There are many kinds of Polyurethane which work for a SOF kayak and even more kinds that don’t work. You need to look out for certain properties and I will try to list some challenges here. The fact I am even trying to is because I have miserably failed on a number of occasions. This time with the mix. From the top of my head I used 1:4 as a formula when I should have used 1:1,5. The pictures you see below are before I knew everything was going to h**ell. Even further down you can see what I did about it.
Skin on frame kayak coating properties
- Dry to the touch within 4h is nice.
- Possibility to apply wet-on-wet. Or you can wait a day inbetween 7 coats of runny, stinking mess in your workshop.
- Curing and repainting within 24h.
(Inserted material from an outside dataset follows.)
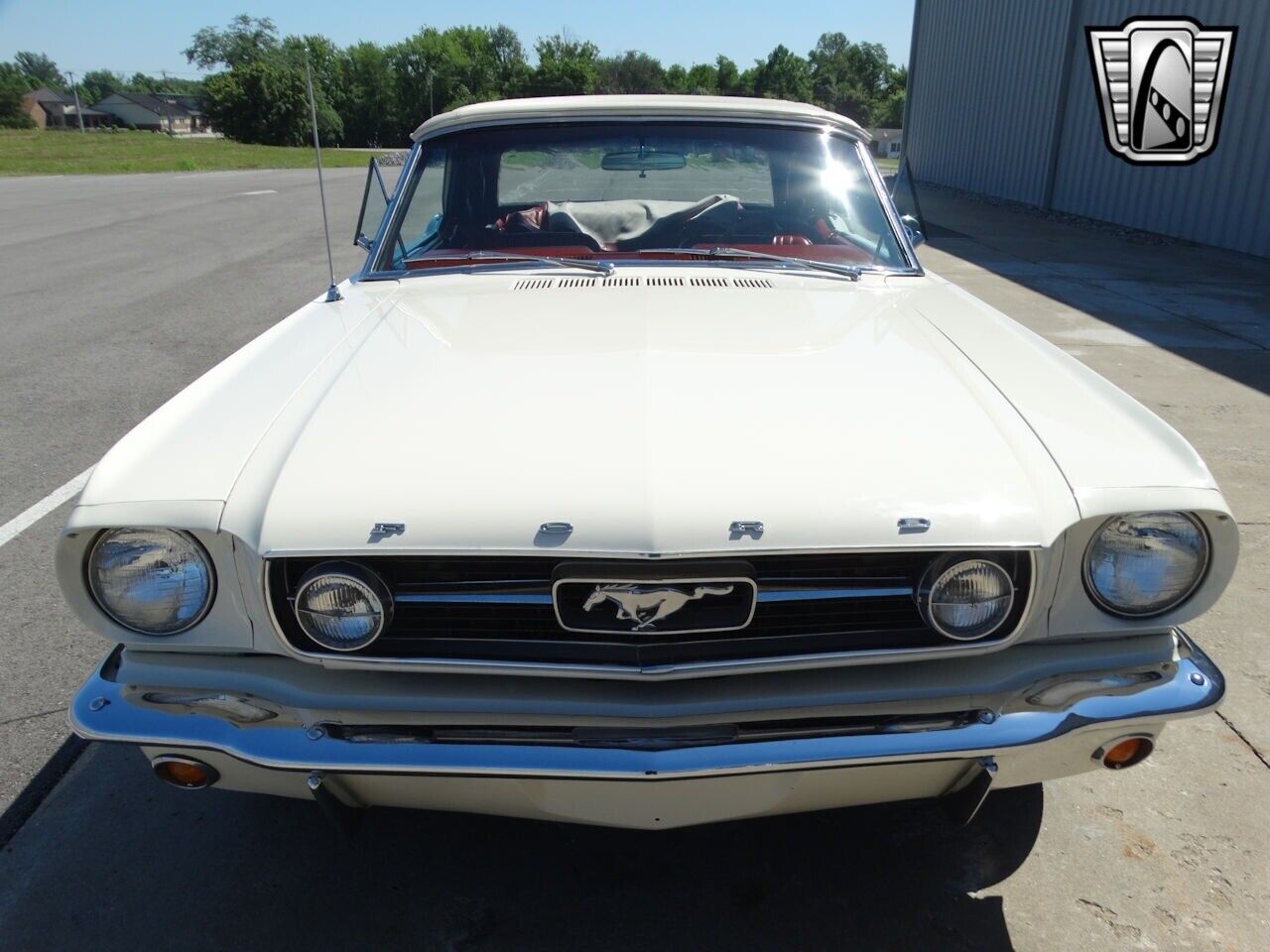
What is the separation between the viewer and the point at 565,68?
60719 millimetres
Fully cured within a week. Some PU’s can be repainted if you sand them down, but generally once it’s cured, nothing sticks to it well.
- Potlife. No less than 15 min. 30 or more minutes would be ideal. Your PU has to have a chance to penetrate the fabric before curing. If your PU has high viscosity it will just act as a layer on top of your fabric and can be peeled off. See images below where the fabric is white.
- No solvents released into the air if possible. You only have one set of lungs.
- The PU stretching at least 30% is good on impact
- No softer than 80 Shore A, no harder than (something like) 50 Shore D. Search the net for info! Your coating needs to be pretty hard but flexible. A hard fingernail should be able to make a scratch but not more.
- You basically need a concrete floor sealant (two component) PU or a boat use equivalent.
- Your PU needs to penetrate the cloth so depending on fabric composition, use different viscosity PU.
- The PU and “skin” weigh between a third and half of your wooden frame. More layers make your kayak more durable but also heavier. A heavier skin does the same of course but can also soak up more PU and get even heavier. If durability is your thing, go for it! You still probably end up with the lightest sea kayak you’ve paddled.
- A skin on frame kayak can take as much or more beating than a glass fibre kayak but is not as durable when exposed to repeated abrasion.
I had previously realised my mixing mistake and took a chance by applying a properly mixed layer on top.
And then, when I came back from a paddling trip a week later from Åland… that layer had shrunk and the uncured bottom layer had released from the fabric into a wrinkly mess!